La Motivazione della Corte
Il Collegio ha richiamato l’orientamento secondo cui il provvedimento disciplinare sfugge a un pieno sindacato di legittimità, non potendo il giudice sostituire le proprie valutazioni a quelle dell’Amministrazione, salvo che siano inficiate da travisamento dei fatti, evidente sproporzionalità, difetto di coerenza logica o palese irrazionalità, richiamando Cons. St., sez. II, n. 3326 del 2023, n. 5261 del 2022, n. 10804 del 2022 e n. 6182 del 2022. Ha inoltre rilevato che la sanzione impugnata era stata rideterminata in misura più lieve rispetto alla precedente destituzione.
Il primo motivo è stato respinto. L’Amministrazione ha tenuto conto dei plurimi precedenti disciplinari del ricorrente, tra cui una pena pecuniaria del 2003 per assenza alla visita domiciliare durante malattia, un richiamo scritto del 2009 per aver fornito un indirizzo non più attuale, una pena pecuniaria del 2011 e una deplorazione del 2012 per la medesima condotta. La reiterazione del comportamento ha reso più grave la mancanza.
Anche il secondo motivo è stato disatteso. Il Collegio ha richiamato l’art. 119 del d.P.R. 3/1957, secondo cui il nuovo procedimento deve essere iniziato dal primo degli atti annullati entro trenta giorni dalla comunicazione della decisione. La prima riunione del Consiglio di disciplina si è tenuta il 16 dicembre 2014, mentre la decisione giurisdizionale era stata notificata all’Amministrazione il 21 novembre 2014: il termine risulta quindi rispettato.

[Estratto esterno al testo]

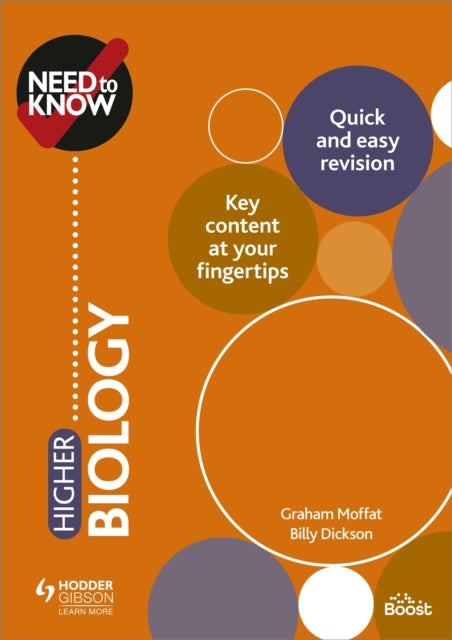 Need to Know: Higher Biology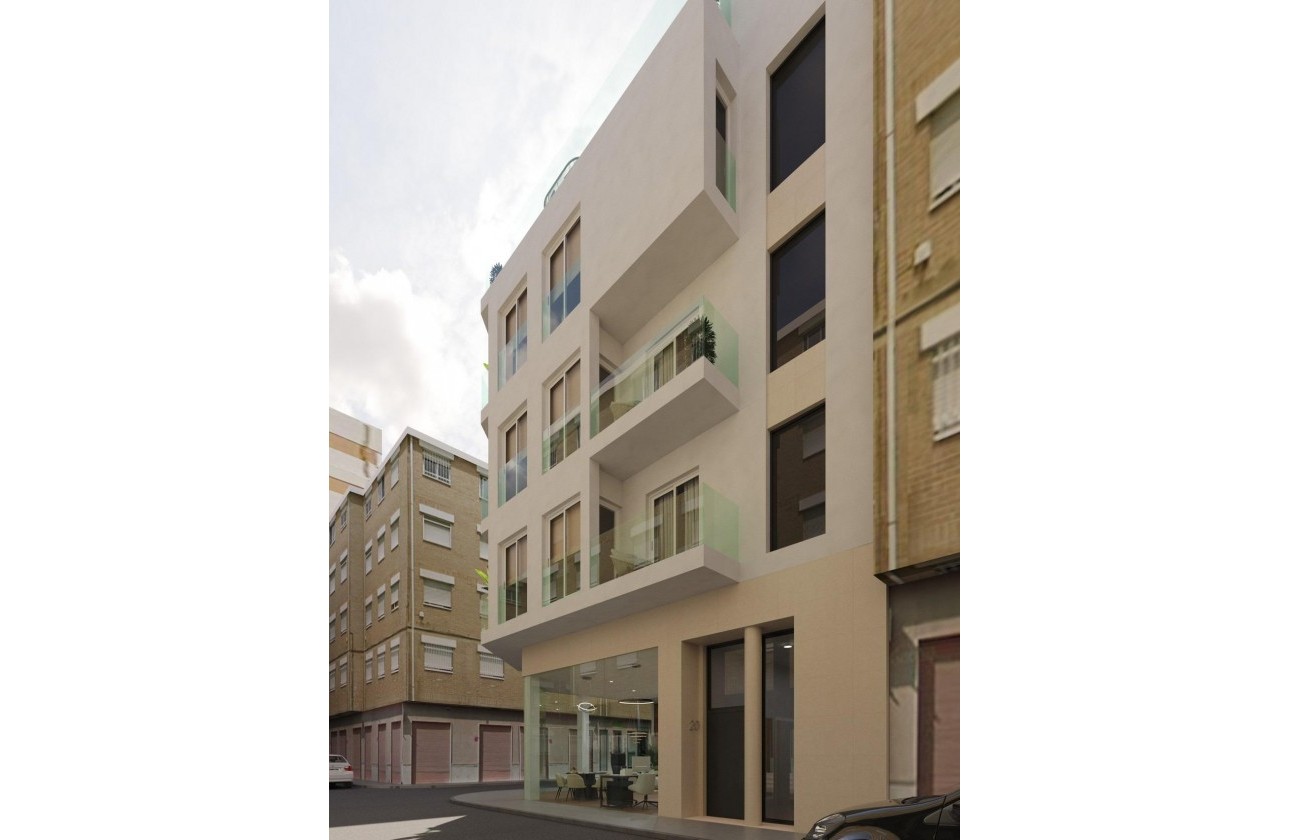 Neue Gebäude - Apartment - Guardamar del Segura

La Corte ha poi ricostruito le vicende procedimentali successive. Il ricorrente aveva chiesto più rinvii adducendo motivi di salute, senza produrre alcuna documentazione medica a sostegno. Un decreto del Capo della Polizia del 9 marzo 2015 ha annullato in autotutela gli atti a partire dalla trattazione orale, disponendo la rinnovazione della prima riunione. Il Collegio ha concluso che il ricorrente ha avuto ampia possibilità di esercitare le proprie prerogative difensive, di cui non si è avvalso. Il ricorso è stato quindi respinto, con compensazione delle spese.